Two victims of cykosis.
An inherent danger associated with some cybergear is the mental illness known as cykosis. This ailment twists a character, making him/her behave more machine than living being. This twist is homicidal and unpredictable, and it shouldn't be the goal of any player. When a character succumbs to cykosis he/she goes violently insane and becomes a non-player character; hand the character sheet to the storyteller. They generally seek out others of a similar condition - cybernetic misfits known as cykoteks (pronounced "psychotics").

Cykosis has the in-game effect by reducing one's Empathy score. Each piece of gear has a cykosis rating. Add up the ratings of all the gear and for every 10, the character's Empathy is reduced by 1 point.
Example: A character has a nanocomputer(8), a cyberlimb(3) in one arm, MusclePlus(4) treatment in the other arm, and a Fast Chip(8). All those added together is 23, meaning he has to drop his Empathy score 2 points.

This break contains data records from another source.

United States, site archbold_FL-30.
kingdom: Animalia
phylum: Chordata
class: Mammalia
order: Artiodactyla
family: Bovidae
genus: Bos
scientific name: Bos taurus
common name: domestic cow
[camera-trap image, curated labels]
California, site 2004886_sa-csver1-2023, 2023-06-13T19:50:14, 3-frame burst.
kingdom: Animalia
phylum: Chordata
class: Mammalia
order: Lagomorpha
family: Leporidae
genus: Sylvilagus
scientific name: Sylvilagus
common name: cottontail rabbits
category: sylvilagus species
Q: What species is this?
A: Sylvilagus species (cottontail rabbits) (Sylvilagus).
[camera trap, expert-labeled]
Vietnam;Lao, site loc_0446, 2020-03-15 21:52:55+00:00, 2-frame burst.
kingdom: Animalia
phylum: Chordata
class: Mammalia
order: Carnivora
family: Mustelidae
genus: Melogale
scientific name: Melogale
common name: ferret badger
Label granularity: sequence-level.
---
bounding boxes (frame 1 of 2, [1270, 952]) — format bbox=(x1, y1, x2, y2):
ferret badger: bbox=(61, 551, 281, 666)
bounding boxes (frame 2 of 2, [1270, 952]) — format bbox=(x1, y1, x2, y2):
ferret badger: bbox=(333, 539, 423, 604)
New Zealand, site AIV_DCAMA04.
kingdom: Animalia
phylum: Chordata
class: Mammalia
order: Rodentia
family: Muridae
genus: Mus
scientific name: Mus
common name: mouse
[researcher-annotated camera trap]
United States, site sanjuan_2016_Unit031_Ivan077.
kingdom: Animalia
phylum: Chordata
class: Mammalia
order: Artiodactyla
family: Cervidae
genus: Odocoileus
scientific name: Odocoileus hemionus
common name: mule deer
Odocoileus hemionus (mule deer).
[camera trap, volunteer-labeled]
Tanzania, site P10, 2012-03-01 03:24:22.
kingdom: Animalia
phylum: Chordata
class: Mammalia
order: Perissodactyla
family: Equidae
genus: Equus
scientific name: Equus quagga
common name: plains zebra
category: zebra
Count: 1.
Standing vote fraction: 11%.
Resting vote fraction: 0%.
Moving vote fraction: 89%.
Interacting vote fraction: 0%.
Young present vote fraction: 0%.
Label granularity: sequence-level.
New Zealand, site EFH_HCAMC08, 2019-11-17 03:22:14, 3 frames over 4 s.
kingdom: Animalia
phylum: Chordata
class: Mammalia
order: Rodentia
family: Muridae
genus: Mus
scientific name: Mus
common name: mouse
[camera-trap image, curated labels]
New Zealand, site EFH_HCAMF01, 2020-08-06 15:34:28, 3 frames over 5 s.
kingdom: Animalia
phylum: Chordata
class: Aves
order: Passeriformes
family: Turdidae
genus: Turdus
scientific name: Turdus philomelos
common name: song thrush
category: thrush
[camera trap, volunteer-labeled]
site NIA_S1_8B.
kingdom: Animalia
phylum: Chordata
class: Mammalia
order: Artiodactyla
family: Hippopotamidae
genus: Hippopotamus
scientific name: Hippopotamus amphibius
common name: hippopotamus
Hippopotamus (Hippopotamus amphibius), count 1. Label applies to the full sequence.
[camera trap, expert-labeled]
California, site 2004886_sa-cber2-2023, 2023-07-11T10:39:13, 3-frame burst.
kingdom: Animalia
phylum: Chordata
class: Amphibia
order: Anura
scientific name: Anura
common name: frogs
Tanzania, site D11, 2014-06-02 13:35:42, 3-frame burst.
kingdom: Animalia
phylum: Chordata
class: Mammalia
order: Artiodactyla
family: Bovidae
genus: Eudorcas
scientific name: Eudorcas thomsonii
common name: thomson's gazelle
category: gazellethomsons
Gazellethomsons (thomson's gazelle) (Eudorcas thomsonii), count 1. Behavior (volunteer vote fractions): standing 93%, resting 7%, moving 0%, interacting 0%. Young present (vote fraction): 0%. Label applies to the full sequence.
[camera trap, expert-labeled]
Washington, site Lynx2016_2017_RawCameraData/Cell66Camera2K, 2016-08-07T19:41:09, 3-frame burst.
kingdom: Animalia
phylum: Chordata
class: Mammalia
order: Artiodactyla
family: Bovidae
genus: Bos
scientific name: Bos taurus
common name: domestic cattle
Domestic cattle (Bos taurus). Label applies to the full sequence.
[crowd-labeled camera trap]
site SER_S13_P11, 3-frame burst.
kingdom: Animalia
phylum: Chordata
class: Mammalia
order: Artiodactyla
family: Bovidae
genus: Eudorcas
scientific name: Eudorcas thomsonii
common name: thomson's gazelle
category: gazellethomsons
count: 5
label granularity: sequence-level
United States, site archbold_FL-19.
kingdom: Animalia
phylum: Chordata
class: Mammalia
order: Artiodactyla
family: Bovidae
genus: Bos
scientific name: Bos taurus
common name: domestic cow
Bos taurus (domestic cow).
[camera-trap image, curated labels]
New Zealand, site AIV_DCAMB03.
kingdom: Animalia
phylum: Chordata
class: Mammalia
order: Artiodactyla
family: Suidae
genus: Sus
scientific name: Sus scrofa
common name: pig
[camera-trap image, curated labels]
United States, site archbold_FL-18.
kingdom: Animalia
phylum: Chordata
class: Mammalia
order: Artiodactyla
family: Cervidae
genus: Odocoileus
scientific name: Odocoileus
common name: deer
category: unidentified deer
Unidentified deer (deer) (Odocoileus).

It is up to the storyteller to determine when a character becomes a full cykotek. It can generally be at -3 or -4 empathy, or have the character make empathy checks whenever they start using their cybergear heavily to determine when they 'snap'. The reality is still that cykoteks are very rare, and gangs of them are only found in big overpopulated cities, but overblown media coverage and fearmongering doesn't stop them from being children's campfire tales or warnings against cybergear use.

Mechalus heroes are immune to the effects of cykosis. Nariac characters still have to watch out for it, but the one free piece of gear they get at character creation is never counted toward cykosis because they were raised and conditioned for it.